Collection entries
----

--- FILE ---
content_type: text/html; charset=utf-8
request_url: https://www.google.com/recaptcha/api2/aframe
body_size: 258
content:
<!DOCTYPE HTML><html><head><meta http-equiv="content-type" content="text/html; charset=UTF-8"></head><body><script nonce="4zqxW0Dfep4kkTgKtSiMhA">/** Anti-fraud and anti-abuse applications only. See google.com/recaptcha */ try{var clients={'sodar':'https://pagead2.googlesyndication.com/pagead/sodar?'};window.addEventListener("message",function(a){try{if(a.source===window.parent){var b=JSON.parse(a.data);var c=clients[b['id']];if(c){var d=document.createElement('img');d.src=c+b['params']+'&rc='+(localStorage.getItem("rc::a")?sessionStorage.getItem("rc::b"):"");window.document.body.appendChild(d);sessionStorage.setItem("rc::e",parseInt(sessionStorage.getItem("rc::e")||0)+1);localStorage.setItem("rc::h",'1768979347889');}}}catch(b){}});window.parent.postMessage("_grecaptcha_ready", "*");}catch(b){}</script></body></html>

----

Your instructions
Nothing from before the line containing "body_size: 258" should appear; copy that line and each one after it through the last line of the entries, exactly.

Written solution
body_size: 258
content:
<!DOCTYPE HTML><html><head><meta http-equiv="content-type" content="text/html; charset=UTF-8"></head><body><script nonce="4zqxW0Dfep4kkTgKtSiMhA">/** Anti-fraud and anti-abuse applications only. See google.com/recaptcha */ try{var clients={'sodar':'https://pagead2.googlesyndication.com/pagead/sodar?'};window.addEventListener("message",function(a){try{if(a.source===window.parent){var b=JSON.parse(a.data);var c=clients[b['id']];if(c){var d=document.createElement('img');d.src=c+b['params']+'&rc='+(localStorage.getItem("rc::a")?sessionStorage.getItem("rc::b"):"");window.document.body.appendChild(d);sessionStorage.setItem("rc::e",parseInt(sessionStorage.getItem("rc::e")||0)+1);localStorage.setItem("rc::h",'1768979347889');}}}catch(b){}});window.parent.postMessage("_grecaptcha_ready", "*");}catch(b){}</script></body></html>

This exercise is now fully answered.